Technology, Healthcare and Infrastructure Remain Bright Spots
Technology, automobiles, telecom, infrastructure, logistics, industrials, and power generation benefit from deleveraging, policy support, export opportunities under new trade agreements, and long-term demand visibility.
“While sectors such as chemicals and textiles face margin pressures, and transport and airports remain relatively leveraged, their credit profiles are supported by strong solvency, improving profitability, and stable revenue visibility,” said K. H. Patnaik, Chief Ratings Officer, Brickwork Ratings.
Of the 25 sectors across eight industry clusters, the ratings agency assigned a negative-to-stable rating to the power distribution segment.
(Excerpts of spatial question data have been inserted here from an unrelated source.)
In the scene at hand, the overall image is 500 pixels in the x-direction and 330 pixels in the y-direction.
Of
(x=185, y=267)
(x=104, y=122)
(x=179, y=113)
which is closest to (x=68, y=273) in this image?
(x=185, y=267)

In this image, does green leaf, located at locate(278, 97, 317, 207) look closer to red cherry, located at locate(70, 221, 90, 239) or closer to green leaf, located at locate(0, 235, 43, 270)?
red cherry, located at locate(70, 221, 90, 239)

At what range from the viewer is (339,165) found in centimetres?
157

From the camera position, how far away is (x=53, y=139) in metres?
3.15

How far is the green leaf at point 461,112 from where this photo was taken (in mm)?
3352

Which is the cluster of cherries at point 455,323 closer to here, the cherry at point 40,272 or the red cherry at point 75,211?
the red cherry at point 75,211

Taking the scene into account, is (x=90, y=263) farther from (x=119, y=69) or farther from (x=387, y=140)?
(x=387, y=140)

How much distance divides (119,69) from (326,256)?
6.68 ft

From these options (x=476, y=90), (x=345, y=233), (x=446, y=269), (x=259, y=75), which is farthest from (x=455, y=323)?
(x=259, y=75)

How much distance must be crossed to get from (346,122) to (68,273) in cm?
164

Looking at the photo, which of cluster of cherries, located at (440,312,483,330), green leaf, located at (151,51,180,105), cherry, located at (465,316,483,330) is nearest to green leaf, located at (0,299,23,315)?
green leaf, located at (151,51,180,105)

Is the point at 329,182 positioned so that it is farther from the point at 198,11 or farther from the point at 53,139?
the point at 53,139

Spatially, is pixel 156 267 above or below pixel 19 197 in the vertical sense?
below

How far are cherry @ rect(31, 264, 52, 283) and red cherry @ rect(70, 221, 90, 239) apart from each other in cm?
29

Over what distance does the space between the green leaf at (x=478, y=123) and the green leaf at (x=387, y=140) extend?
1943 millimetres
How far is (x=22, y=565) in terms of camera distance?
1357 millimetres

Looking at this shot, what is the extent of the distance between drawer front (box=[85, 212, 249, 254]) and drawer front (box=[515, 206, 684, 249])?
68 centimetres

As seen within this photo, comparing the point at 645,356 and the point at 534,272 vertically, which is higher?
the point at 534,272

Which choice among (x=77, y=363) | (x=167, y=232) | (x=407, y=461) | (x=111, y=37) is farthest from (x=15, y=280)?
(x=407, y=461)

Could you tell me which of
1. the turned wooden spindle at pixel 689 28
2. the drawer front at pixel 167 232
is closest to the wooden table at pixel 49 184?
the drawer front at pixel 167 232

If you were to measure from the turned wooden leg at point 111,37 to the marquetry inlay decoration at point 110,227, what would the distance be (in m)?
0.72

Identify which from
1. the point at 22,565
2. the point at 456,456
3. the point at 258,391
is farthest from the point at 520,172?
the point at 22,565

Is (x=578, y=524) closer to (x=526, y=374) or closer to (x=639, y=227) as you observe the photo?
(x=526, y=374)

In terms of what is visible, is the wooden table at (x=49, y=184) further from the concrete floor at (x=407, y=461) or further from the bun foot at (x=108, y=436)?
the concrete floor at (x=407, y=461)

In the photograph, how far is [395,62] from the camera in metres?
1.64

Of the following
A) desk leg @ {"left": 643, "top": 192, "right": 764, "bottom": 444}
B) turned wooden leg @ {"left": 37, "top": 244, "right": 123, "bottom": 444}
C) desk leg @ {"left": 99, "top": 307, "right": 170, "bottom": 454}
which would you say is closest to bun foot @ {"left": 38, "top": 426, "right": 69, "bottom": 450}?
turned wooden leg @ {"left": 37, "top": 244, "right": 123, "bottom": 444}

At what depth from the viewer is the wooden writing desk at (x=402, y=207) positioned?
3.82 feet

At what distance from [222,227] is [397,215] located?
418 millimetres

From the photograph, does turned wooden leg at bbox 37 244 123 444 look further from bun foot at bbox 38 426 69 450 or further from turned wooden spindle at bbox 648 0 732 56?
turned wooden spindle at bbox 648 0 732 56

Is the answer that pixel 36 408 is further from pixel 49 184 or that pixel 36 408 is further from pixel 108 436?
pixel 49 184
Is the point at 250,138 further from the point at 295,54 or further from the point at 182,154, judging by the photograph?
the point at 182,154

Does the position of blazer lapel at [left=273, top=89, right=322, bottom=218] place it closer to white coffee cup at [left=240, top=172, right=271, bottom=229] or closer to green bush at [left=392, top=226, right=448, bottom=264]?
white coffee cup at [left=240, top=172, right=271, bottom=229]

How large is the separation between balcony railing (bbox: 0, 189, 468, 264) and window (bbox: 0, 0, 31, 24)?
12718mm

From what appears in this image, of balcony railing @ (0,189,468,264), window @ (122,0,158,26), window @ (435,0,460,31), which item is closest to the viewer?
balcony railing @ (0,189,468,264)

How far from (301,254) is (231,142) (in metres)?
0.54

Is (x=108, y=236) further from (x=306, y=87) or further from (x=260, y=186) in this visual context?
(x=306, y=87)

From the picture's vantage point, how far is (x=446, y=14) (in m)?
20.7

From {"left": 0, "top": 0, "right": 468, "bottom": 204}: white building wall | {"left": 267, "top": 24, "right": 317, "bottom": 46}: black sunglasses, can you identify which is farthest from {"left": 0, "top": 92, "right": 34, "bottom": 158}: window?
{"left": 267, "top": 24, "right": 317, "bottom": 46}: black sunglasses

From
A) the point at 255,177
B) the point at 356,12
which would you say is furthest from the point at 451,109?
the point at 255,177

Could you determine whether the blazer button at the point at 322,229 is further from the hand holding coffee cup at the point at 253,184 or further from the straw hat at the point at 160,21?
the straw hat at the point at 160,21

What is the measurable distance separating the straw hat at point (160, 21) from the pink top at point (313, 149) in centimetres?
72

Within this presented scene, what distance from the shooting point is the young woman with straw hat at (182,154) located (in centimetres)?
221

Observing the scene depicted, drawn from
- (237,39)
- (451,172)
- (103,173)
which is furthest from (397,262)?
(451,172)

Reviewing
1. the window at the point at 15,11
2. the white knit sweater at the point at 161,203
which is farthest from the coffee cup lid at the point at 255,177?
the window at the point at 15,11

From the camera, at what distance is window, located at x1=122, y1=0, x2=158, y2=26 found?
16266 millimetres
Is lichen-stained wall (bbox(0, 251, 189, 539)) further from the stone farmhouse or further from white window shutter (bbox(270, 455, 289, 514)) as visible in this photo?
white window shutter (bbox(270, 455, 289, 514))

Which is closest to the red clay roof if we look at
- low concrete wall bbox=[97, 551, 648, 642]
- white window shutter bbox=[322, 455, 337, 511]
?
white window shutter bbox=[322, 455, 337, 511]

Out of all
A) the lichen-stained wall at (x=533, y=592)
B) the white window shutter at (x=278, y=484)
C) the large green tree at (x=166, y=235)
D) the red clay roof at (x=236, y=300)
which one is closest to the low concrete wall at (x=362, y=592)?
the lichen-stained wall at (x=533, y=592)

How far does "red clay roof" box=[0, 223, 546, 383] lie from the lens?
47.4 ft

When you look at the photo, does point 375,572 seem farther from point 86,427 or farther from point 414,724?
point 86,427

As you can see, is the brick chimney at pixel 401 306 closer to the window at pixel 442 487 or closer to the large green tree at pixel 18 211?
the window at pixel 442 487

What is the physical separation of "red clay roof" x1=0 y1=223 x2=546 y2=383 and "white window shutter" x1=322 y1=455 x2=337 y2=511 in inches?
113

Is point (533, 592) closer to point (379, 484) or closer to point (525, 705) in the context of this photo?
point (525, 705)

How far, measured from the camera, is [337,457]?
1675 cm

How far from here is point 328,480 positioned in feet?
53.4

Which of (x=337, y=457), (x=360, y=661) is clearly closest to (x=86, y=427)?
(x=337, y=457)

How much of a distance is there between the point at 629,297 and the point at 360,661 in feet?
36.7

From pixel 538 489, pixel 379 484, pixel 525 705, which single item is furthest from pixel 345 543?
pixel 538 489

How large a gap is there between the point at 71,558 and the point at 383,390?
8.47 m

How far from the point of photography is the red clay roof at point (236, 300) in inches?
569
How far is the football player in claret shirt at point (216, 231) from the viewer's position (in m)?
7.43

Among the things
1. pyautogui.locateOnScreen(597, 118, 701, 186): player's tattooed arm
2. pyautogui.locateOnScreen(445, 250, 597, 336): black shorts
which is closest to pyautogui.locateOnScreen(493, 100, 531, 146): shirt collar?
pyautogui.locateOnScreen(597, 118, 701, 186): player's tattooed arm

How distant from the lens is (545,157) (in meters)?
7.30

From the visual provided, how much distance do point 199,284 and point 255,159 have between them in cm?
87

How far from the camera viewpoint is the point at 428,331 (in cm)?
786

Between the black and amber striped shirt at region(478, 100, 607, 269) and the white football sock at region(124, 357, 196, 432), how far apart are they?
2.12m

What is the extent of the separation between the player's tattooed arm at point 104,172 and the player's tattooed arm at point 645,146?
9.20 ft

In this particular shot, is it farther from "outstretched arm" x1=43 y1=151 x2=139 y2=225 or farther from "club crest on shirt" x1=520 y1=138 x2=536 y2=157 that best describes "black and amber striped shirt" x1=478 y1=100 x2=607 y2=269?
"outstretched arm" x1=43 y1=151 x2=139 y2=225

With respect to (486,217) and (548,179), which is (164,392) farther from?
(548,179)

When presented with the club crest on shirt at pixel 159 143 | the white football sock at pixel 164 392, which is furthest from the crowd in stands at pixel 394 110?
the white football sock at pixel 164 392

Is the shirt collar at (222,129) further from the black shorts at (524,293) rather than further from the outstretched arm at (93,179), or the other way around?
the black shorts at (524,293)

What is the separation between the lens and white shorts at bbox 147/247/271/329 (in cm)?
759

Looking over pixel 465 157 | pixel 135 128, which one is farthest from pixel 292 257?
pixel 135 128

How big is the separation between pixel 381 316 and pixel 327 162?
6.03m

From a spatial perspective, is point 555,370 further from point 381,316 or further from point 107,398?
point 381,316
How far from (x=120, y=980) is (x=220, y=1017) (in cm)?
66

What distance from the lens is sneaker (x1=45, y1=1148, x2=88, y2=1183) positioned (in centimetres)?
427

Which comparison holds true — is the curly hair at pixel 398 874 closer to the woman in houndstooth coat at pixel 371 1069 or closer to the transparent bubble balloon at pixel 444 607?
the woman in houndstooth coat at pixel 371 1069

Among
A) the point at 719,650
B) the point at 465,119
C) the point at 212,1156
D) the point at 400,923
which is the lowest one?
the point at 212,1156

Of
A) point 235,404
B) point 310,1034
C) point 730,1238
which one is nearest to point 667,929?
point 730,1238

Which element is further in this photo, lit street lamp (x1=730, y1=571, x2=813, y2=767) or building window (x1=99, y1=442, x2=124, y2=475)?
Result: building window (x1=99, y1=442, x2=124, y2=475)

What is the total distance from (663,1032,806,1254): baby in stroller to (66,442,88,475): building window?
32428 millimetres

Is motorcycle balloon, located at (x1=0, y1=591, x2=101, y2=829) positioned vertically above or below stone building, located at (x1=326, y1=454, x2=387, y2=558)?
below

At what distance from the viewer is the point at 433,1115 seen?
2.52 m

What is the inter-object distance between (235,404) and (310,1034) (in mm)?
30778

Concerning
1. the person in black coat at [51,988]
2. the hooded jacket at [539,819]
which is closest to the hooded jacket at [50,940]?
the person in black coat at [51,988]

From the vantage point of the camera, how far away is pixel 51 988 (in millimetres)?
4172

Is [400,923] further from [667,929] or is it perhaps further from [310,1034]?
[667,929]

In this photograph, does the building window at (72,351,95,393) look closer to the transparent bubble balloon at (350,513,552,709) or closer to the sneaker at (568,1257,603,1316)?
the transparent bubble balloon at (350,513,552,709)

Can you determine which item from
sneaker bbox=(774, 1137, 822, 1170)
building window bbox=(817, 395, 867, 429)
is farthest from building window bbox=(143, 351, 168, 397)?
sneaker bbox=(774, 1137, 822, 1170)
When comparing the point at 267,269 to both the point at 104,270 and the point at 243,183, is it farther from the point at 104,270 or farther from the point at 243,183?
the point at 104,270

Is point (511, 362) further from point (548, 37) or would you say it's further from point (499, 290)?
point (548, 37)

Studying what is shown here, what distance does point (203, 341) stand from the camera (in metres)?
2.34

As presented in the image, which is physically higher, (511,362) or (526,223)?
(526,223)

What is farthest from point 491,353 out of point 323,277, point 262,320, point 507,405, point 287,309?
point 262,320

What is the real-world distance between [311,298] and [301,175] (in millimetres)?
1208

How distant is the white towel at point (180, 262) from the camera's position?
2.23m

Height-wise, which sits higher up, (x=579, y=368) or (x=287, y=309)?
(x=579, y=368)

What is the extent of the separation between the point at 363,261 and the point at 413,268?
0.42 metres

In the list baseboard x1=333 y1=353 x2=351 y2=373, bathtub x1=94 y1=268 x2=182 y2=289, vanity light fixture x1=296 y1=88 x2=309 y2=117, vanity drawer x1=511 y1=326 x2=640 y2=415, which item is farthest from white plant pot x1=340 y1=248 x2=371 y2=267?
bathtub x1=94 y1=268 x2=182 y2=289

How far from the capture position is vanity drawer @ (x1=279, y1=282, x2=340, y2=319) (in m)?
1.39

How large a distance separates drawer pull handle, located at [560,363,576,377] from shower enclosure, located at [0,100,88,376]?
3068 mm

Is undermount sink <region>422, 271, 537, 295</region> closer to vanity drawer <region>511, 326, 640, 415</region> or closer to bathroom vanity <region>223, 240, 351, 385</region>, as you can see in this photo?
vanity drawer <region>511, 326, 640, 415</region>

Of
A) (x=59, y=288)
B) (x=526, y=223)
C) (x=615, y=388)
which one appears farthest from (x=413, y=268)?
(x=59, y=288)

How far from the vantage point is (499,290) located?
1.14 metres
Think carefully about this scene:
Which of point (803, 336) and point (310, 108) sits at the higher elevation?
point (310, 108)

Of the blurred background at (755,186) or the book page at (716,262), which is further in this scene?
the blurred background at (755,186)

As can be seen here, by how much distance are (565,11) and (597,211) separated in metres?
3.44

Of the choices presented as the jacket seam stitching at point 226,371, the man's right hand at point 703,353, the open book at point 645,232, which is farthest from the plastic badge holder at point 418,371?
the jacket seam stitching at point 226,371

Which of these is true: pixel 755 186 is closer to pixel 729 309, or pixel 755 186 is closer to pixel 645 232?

“The weakness in the segment is on account of elevated and unsustainable debt levels reflected in the weak credit profile and continued cash gap created due to muted or delayed tariff hikes. DISCOMs which have identified and reduced distribution losses and improved collection efficiency will be better positioned to curb losses and meet the LPS terms,” said Niraj Rathi, Senior Director – Ratings, Brickwork.
From a macroeconomic perspective, the ratings agency maintained that India’s macroeconomic environment remains resilient, providing a supportive backdrop for credit quality despite heightened geopolitical uncertainties.